FENPROF questiona ME

A FENPROF enviou um ofício ao Ministério da Educação onde coloca um problema que, apesar de afetar um número relativamente diminuto de docentes, consubstancia uma enorme injustiça. Trata-se dos docentes do designado nível 2 de qualificação que se encontram, na sua maioria a auferir pelo índice de vencimento 156, abaixo, portanto, do correspondente ao 1.º escalão da estrutura da carreira docente em vigor.

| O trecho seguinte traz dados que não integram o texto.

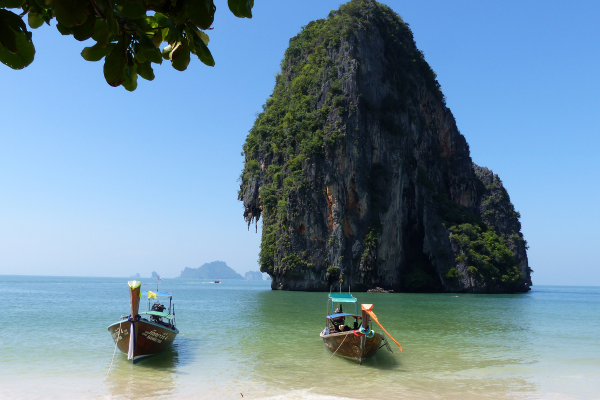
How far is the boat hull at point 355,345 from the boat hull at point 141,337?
5.26 meters

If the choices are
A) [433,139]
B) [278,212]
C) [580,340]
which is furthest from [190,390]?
[433,139]

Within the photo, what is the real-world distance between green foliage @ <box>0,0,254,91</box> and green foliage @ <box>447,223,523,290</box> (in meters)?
47.9

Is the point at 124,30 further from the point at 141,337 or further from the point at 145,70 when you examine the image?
the point at 141,337

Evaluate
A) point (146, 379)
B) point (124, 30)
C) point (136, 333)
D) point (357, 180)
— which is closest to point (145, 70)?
point (124, 30)

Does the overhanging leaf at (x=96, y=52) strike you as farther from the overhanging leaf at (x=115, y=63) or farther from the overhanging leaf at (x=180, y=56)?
the overhanging leaf at (x=180, y=56)

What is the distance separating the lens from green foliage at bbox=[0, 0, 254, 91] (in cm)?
135

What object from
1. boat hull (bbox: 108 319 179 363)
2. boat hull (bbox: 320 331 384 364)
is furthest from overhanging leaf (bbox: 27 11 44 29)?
boat hull (bbox: 108 319 179 363)

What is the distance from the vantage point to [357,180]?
147 ft

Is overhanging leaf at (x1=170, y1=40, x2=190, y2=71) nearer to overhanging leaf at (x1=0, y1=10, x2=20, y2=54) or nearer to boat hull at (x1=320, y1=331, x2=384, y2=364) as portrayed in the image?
overhanging leaf at (x1=0, y1=10, x2=20, y2=54)

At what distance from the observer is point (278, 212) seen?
151 ft

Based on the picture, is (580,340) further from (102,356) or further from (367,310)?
(102,356)

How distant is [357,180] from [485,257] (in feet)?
54.9

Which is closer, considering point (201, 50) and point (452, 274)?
point (201, 50)

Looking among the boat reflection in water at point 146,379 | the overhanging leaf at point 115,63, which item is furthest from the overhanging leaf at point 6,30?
the boat reflection in water at point 146,379
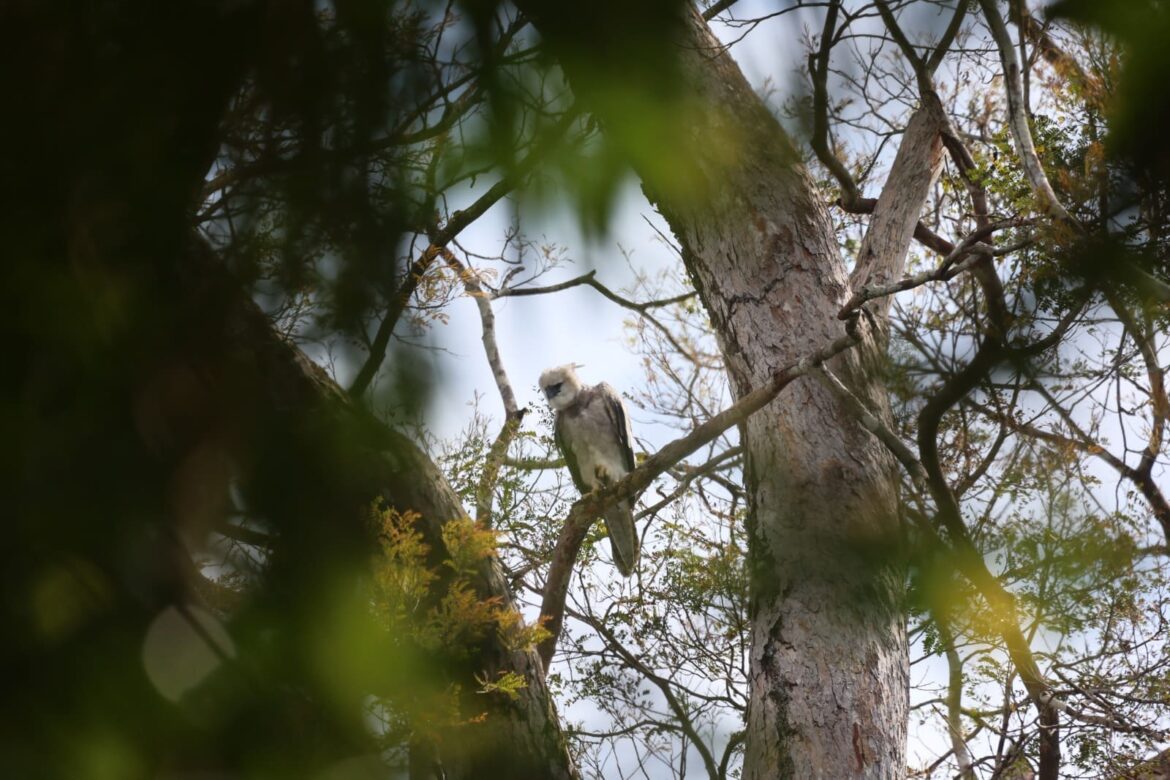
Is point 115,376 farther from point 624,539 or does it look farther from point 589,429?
point 589,429

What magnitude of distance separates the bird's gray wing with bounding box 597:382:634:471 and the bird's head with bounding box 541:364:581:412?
18 centimetres

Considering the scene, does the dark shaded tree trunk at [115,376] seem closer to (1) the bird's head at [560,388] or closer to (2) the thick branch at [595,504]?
(2) the thick branch at [595,504]

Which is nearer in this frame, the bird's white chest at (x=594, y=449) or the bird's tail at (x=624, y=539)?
the bird's tail at (x=624, y=539)

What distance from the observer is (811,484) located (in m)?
2.30

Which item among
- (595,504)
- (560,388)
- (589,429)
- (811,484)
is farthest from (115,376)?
(560,388)

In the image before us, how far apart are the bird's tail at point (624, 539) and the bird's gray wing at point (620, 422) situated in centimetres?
80

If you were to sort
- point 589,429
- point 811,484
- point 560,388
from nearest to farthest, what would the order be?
point 811,484 < point 589,429 < point 560,388

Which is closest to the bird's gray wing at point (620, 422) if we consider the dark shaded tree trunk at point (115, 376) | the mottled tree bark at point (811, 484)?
the mottled tree bark at point (811, 484)

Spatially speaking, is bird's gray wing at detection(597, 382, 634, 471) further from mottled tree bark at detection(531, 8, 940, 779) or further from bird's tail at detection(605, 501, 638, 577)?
mottled tree bark at detection(531, 8, 940, 779)

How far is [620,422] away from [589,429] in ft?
0.67

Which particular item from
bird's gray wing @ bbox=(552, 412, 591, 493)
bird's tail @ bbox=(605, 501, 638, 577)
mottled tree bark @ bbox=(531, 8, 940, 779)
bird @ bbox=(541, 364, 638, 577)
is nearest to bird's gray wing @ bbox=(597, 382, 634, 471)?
bird @ bbox=(541, 364, 638, 577)

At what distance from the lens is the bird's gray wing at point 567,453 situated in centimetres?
596

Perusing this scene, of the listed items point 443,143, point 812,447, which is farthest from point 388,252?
point 812,447

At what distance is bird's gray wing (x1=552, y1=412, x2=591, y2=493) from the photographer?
5961 mm
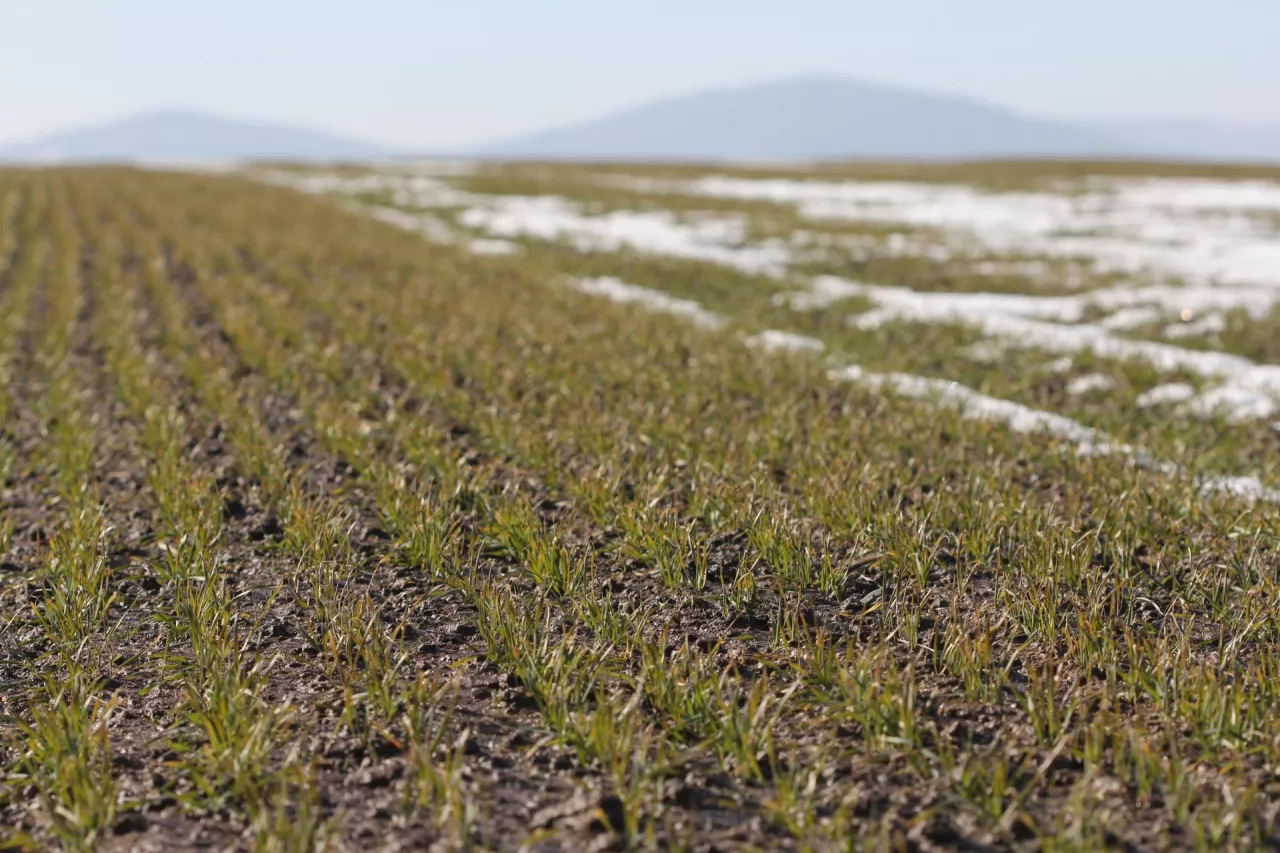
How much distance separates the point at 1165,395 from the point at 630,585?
6070 mm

Refere a FENPROF que estes docentes «são ali retidos, sem direito a qualquer posterior desenvolvimento da carreira, por força da aplicação de disposições transitórias sucessivamente mantidas nos decretos-lei de alteração ao ECD, as últimas das quais contidas no n.º 9 do artigo 10.º do Decreto-Lei n.º 15/2007, de 19 de janeiro, e no n.º 7 do artigo 7.º do Decreto-lei n.º 75/2010, de 23 de junho. Esta situação, que abrange um número diminuto de professores – estimamos que não mais do que 50 –, é tanto mais penalizadora e injusta quanto muitos deles (ainda que não todos) até já concluíram as suas licenciaturas, nada os distinguindo, em matéria de qualificação, dos seus demais pares profissionais, ainda que o tenham feito após 31 de agosto de 2008, data limite em que tal, nos termos do disposto no n.º 1 do artigo 17.º do Decreto-Lei n.º 15/2007, de 19 de janeiro, determinava o seu reposicionamento na carreira».

Para a FENPROF, os docentes em causa, «com muitos anos de comprovado bom exercício profissional, são tratados como se o não fossem, pois são remunerados abaixo do índice de vencimento de entrada na carreira (que é, também, aquele por que seriam remunerados caso fossem contratados a termo!) e impedidos de exercer o inalienável direito à progressão na carreira». Nesse sentido, a Federação disponibiliza-se para «numa das próximas reuniões de negociação em curso, encontrar uma solução para a mesma».